Irish housing market Update December 2023

With a few months data still to emerge for 2023 it appears that the Irish housing market has performed broadly as we expected earlier in the year, with housing supply the main exception. We had shared the consensus view that completions would fall , following some weak commencement data in late 2022, but in the event the published completion figures have held up well, exceeding 22,000 in the first three quarters of the year, and we now expect a figure around 31,000 for 2023 as a whole , which would be the strongest since 2008.

Housing and mortgage demand in our model is strongly influenced by real income growth, with the change in employment a key driver. On that score the labour market proved very resilient, with employment growth likely to have averaged over 90,000 in 2023 or 3.7%. As a result household income growth was an estimated 7.5%, hence outpacing CPI inflation (6.3%) to give a modest rise in real incomes.

The strength of employment also supported mortgage demand despite a rise in new mortgage rates rates, to 4.22% at end -October from 2.60% a year earlier, with lenders finally passing on higher market rates after initially using the huge volume of excess deposits to absorb the ECB’s monetary tightening. We expect the number of mortgages for house purchase to emerge at 35.650, or 3% down on the 2022 outturn, with the average new loan rising by over 5% to €290,000 so giving total lending for house purchase of €10.3bn, marginally ahead of the previous year. Total mortgage lending, in contrast, is estimated to have fallen by €2bn, to €12bn, as a result of a collapse in switching.

The weaker growth in real incomes allied to higher mortgage rates was expected to lead to a fall in house price inflation, rather than an outright fall in prices, and that duly emerged; national house price inflation slowed to 1.1% in August, while Dublin prices were down 1.8% at that point. However prices have picked up momentum in the last few months and we expect Dublin prices to end the year in marginally positive territory, with the national index up 3%, against a 7.7% rise in 2022.

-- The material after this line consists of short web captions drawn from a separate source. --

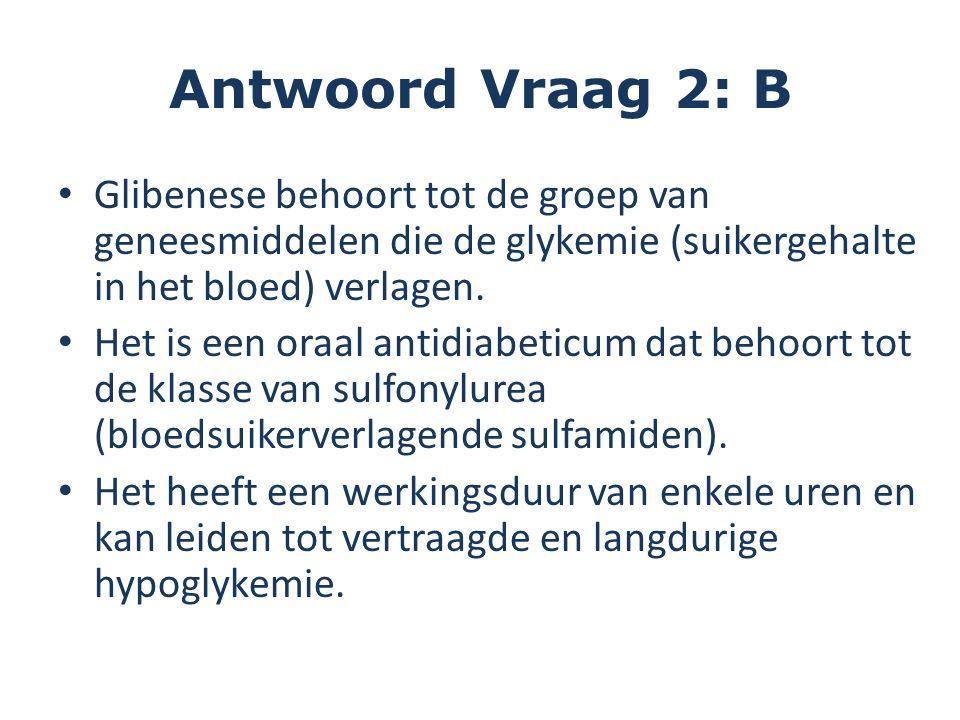 Antwoord Vraag 2: B Glibenese behoort tot de groep van geneesmiddelen die de glykemie (suikergehalte in het bloed) verlagen.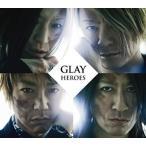 GLAY(グレイ)/HEROES/微熱(A)girlサマー/つづれ織り〜so far and yet so close〜 [CD+DVD] 2015/5/25発売 PCCN-19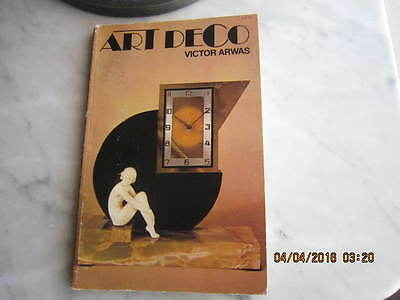 1976 ART DECO BOOK by VICTOR ARWAS 1st publication  FANTASTIC RARE BOOK!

Expectations also play a role in the housing market and the perception that the next ECB rate change will be a cut may well be supporting the market now- it is noticeable that over 15% of new mortgage loans in October were at variable rates rather than the 5% or so seen in recent years. Policy measures also remain supportive, notably the Help to Buy scheme, while the Central Bank effectively admitted to a policy error by increasing the Loan to Income limit from 3.5 to 4. We also expect the supply of new housing to pick up further in 2024, to 33,000, and that should help to boost new lending for house purchase to 38,000, with a value of €11.5bn. Overall mortgage lending is forecast at €13.5bn.

Employment growth is expected to slow next year , which impacts housing demand, and with increasing supply we expect prices to remain subdued, rising by around 4% by end-2024. As noted , employment is a key driver in our model and if that were to fall the price and mortgage outlook would be very different.